» Given text
------------------------------------------------------------------------

Control of the extraction valve 22 to regulate extraction steam flow or pressure is implemented through an independent controller, the extraction valve setpoint signal controller 90, which responds to the extraction reference signal 91. An extraction feedback control loop is employed, which includes the use of a valve controller 92, a steam pressure or flow sensor 94 and an extraction feedback signal 95. A signal element of the extraction control loop, the extraction valve setpoint signal 96, is used to correct the operation of one of the two megawatt control loops in accordance with a particular control strategy described further herein.
The control mode selector 84 generates two logic control signals 86 and 98 in response to pushbutton selections made at the operator's panel 50. The "megawatt loop in service and extraction loop out of service" (MWINEXTOUT) logic control signal 86 determines the operational state of the selection controller 82 and the "both loops in service" (BOTH LOOPS) logic control signal 98 determines the correction mode of the dual mode control valve setpoint signal correction controller 74, all in accordance with the predetermined control strategies herein described.
With reference to FIG. 3, the operation of the extraction turbine control system 70 is now described. Assume an extraction turbine operation in which little or no extraction steam is being taken from the extraction turbine 12, and the generator 24 is generating megawatts. As there is no extraction steam being taken, no extraction control loop has been selected in pushbutton group 100 on the operator's panel 60. Therefore, the "extraction loop in service" EXTIN logic control signal 101 is now in a "low" logical state. If the operator chooses to place a megawatt control loop in service at this time, selection of pushbutton 102 on the operator's panel 60 (see FIG. 2) causes the "the megawatt control loop in service" (MWIN) logic control signal 103 to go to a "high" logical state. The control mode selector 84 interprets both logic control signals 101 and 103 so as to cause the MWINEXTOUT logic control signal 86 to go to a "high" logical state. This establishes the first operational state. In this event, the transfer functional control block 88 of the control valve setpoint signal selection controller 82 transfers input one as its output, so that the control valve setpoint signal 75 is now equal to the closed-loop control valve setpoint signal 78 derived from the control valve setpoint signal controller 72 in a megawatt feedback control loop utilizing the megawatt output demand as represented by the megawatt reference signal 104 from the operator's panel 50, the megawatt feedback signal 105 from the megawatt transducer 106, and the valve controller 76.

------------------------------------------------------------------------

» Written task
From the turbine control passage above, list every logic control signal that has an abbreviated name, along with its reference number.

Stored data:

------------------------------------------------------------------------

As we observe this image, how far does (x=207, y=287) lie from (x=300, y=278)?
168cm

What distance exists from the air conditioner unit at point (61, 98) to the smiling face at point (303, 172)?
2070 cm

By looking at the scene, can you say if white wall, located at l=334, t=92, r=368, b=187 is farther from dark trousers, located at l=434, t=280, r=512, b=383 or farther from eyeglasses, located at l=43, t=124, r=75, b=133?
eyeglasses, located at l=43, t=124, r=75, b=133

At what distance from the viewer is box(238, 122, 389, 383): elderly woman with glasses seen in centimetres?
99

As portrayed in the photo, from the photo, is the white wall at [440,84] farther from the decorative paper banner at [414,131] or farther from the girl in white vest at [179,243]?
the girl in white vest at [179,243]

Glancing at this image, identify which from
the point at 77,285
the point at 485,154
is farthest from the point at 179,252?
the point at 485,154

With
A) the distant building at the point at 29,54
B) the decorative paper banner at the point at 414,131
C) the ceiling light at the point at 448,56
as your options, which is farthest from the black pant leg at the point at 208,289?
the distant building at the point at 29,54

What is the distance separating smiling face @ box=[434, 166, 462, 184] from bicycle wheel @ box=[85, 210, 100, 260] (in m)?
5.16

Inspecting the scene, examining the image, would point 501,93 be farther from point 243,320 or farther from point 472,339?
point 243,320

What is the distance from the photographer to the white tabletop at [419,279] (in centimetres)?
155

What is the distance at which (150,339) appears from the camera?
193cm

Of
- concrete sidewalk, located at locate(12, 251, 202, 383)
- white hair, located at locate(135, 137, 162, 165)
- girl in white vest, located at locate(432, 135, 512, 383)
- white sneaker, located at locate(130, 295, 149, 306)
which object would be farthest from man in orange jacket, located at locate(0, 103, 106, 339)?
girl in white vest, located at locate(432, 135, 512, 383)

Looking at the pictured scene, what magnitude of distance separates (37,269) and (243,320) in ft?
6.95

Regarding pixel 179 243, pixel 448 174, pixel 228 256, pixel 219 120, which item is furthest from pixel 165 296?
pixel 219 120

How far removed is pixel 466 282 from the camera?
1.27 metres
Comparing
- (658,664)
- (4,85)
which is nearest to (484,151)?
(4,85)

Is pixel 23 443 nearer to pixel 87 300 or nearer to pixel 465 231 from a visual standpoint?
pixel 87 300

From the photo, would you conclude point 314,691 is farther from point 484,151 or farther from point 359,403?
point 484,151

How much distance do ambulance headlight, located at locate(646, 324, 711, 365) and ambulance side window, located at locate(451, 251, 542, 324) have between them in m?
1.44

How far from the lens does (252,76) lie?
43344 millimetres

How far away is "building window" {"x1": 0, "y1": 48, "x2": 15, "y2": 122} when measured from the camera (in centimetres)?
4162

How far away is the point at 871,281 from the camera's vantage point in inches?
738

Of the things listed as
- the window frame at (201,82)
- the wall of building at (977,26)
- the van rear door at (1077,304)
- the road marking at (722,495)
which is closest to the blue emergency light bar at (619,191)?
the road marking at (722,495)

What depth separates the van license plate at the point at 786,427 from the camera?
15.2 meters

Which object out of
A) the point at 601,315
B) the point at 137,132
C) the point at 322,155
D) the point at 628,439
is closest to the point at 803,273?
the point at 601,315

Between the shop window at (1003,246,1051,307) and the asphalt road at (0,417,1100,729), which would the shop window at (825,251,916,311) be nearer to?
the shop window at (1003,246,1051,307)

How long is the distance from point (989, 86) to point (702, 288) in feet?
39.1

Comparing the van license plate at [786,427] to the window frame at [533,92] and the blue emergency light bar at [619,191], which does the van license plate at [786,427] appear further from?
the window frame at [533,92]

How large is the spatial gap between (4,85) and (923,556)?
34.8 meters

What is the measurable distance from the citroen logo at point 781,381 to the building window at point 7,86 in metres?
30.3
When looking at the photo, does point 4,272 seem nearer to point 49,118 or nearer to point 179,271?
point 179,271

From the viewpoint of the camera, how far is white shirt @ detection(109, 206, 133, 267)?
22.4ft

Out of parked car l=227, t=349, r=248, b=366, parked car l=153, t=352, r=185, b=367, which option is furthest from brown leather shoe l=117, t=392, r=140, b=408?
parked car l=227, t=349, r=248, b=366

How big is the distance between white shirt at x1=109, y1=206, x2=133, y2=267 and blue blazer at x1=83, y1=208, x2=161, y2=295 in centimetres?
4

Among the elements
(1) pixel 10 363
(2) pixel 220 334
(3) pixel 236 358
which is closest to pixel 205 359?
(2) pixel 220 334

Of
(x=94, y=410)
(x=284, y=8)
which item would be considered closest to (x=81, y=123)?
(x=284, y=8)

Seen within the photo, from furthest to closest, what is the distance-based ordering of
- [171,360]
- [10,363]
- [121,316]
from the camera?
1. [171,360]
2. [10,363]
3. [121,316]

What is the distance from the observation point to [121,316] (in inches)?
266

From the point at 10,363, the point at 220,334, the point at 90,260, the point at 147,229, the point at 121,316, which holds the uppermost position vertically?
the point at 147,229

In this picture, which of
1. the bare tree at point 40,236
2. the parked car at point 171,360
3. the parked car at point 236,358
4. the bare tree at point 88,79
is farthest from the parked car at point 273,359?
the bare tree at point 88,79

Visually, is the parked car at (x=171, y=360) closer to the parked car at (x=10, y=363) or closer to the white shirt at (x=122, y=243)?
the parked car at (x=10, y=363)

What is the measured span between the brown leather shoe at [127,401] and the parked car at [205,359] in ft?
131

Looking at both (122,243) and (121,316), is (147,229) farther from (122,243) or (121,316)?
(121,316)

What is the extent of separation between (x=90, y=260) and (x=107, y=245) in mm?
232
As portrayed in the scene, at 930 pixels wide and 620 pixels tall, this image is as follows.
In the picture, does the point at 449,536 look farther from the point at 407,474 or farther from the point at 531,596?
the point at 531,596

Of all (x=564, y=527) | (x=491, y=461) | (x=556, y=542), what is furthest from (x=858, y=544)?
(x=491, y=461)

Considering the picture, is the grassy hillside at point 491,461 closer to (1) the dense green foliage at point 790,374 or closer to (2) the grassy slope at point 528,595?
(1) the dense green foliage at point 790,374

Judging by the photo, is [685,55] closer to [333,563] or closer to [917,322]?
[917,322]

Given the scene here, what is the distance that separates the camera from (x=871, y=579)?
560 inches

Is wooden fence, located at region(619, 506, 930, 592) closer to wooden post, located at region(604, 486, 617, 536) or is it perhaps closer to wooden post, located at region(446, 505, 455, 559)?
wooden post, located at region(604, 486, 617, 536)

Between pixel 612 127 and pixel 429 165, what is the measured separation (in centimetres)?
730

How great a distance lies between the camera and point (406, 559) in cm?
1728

------------------------------------------------------------------------

» Expected answer
- MWINEXTOUT, 86
- BOTH LOOPS, 98
- EXTIN, 101
- MWIN, 103